The Hugoton capital expenditures were $2,949 during the nine months ended September 30, 2008, a decrease of approximately 94% as compared to $51,995 during the nine months ended September 30, 2007. The decrease in the capital expenditures was primarily due to fewer capital workovers in 2008. Operating costs were $1,064,250 during the nine months ended September 30, 2008, as compared to $1,066,040 during the nine months ended September 30, 2007.
San Juan Basin
The San Juan-New Mexico Royalty income was $5,739,675 for the first nine months of 2008 compared to $4,098,811 in the first nine months of 2007. The increase in Royalty income was due primarily to higher prices for natural gas and natural gas liquids in the first nine months of 2008 from the San Juan Basin-New Mexico properties.

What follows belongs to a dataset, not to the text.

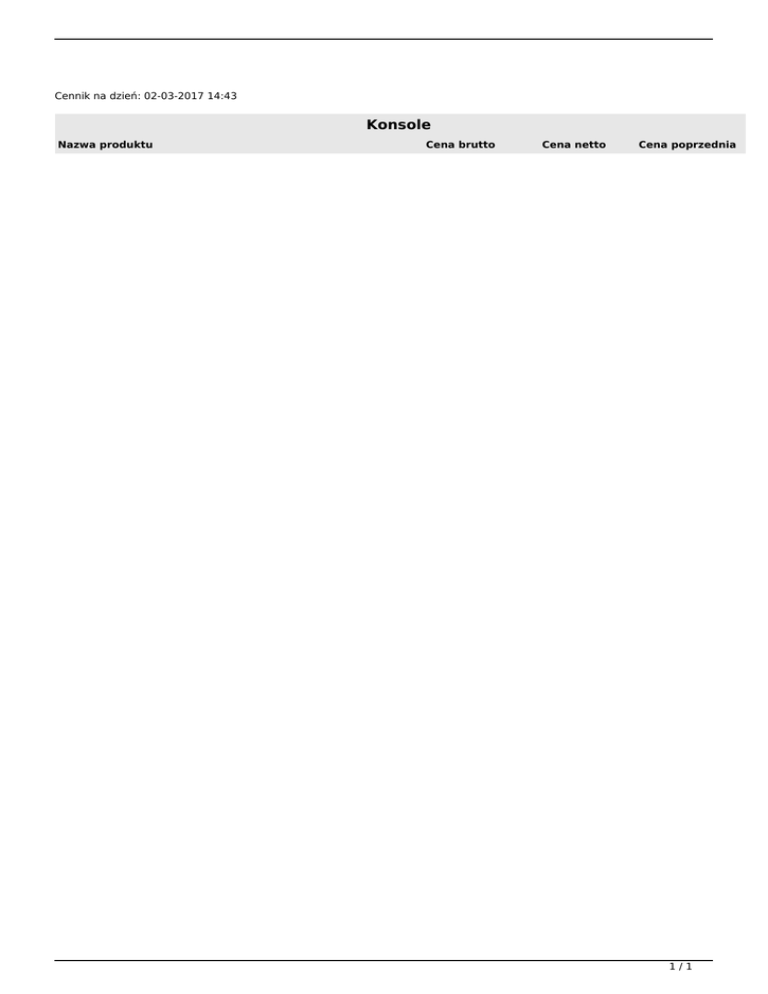 Cennik na dzień: 02-03-2017 14:43

Konsole

| Nazwa produktu | Cena brutto | Cena netto | Cena poprzednia |
|---|---|---|---|

1 / 1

Net production attributable to the San Juan-New Mexico properties increased to 455,299 Mcf of natural gas and decreased to 39,765 barrels of natural gas liquids for the nine months ended September 30, 2008 as compared to 420,338 Mcf of natural gas and 47,122 barrels of natural gas liquids for the nine months ended September 30, 2007. Actual production volumes attributable to the San Juan-New Mexico properties decreased to 624,450 Mcf of natural gas and 51,824 barrels of natural gas liquids in the nine months ended September 30, 2008 as compared to 716,324 Mcf of natural gas and 56,559 barrels of natural gas liquids for the same period in 2007. The decrease in production volume for natural gas and natural gas liquids for the nine month period ended September 30, 2008 compared to the same period 2007 was attributable to the slow recovery of the wells after they were shut down for maintenance and subsequently brought back online following a gas plant fire that occurred during the second quarter of 2008. The average price received in the nine months ended September 30, 2008 for natural gas and natural gas liquids sold from the San Juan-New Mexico properties was $7.32 per Mcf and $59.82 per barrel, respectively, compared to $6.38 per Mcf and $43.49 per barrel during the same period in 2007.

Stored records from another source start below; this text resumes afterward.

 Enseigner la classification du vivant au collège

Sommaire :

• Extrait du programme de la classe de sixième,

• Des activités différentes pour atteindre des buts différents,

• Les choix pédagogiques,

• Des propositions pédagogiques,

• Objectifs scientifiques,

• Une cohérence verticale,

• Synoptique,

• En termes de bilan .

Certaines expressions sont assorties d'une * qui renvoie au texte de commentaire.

San Juan-New Mexico capital expenditures were $616,854 during the nine months ended September 30, 2008, a decrease of approximately 15% as compared to $709,103 during the nine months ended September 30, 2007. Operating costs were $1,314,683 during the nine months ended September 30, 2008, an increase of approximately 7% as compared to $1,226,650 during the nine months ended September 30, 2007 due to an increase in repair and maintenance activity.

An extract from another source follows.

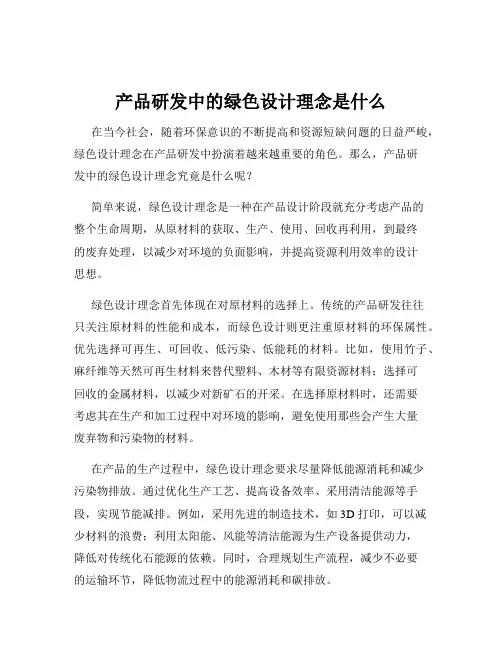 产品研发中的绿色设计理念是什么

在当今社会，随着环保意识的不断提高和资源短缺问题的日益严峻，绿色设计理念在产品研发中扮演着越来越重要的角色。那么，产品研发中的绿色设计理念究竟是什么呢？

简单来说，绿色设计理念是一种在产品设计阶段就充分考虑产品的整个生命周期，从原材料的获取、生产、使用、回收再利用，到最终的废弃处理，以减少对环境的负面影响，并提高资源利用效率的设计思想。

绿色设计理念首先体现在对原材料的选择上。传统的产品研发往往只关注原材料的性能和成本，而绿色设计则更注重原材料的环保属性。优先选择可再生、可回收、低污染、低能耗的材料。比如，使用竹子、麻纤维等天然可再生材料来替代塑料、木材等有限资源材料；选择可回收的金属材料，以减少对新矿石的开采。在选择原材料时，还需要考虑其在生产和加工过程中对环境的影响，避免使用那些会产生大量废弃物和污染物的材料。

在产品的生产过程中，绿色设计理念要求尽量降低能源消耗和减少污染物排放。通过优化生产工艺、提高设备效率、采用清洁能源等手段，实现节能减排。例如，采用先进的制造技术，如 3D 打印，可以减少材料的浪费；利用太阳能、风能等清洁能源为生产设备提供动力，降低对传统化石能源的依赖。同时，合理规划生产流程，减少不必要的运输环节，降低物流过程中的能源消耗和碳排放。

Royalty income from the San Juan Basin-Colorado Royalty Properties was $648,004 for the nine months ended September 30, 2008, compared to $737,555 received during the same period in 2007. Royalty income received in the nine months ended September 30, 2007 from Red Willow operated properties relating to undistributed earnings from prior periods totaled $159,497. The operators did not pay to the Trust amounts received during the first nine months of 2006. Net production attributable to the San Juan Basin Royalty Properties located in Colorado was 98,829 Mcf of natural gas during the nine months ended September 30, 2008 with 143,859 Mcf of natural gas volumes attributable to the Trust during the same period in 2007. The average price received for the nine months ended September 30, 2008 for natural gas sold from the San Juan Basin Colorado Properties was $6.53. The average price received for the nine months ended September 30, 2007 for natural gas sold from the San Juan Basin Colorado Properties was $5.13. Actual production volumes attributable to the San Juan Basin Colorado Properties decreased to 116,605 Mcf of natural gas for the nine months ended September 30, 2008 as compared to 160,265 Mcf of natural gas for the same period in 2007 due to the
slow recovery of the wells after they were shut down for maintenance and subsequently brought back online following a gas plant fire that occurred during the second quarter of 2008.
Operating costs on these properties were $112,870 for the nine months ended September 30, 2008, an increase of approximately 33% as compared to $85,184 in the same period in 2007 were due to an increase in drilling and workover charges.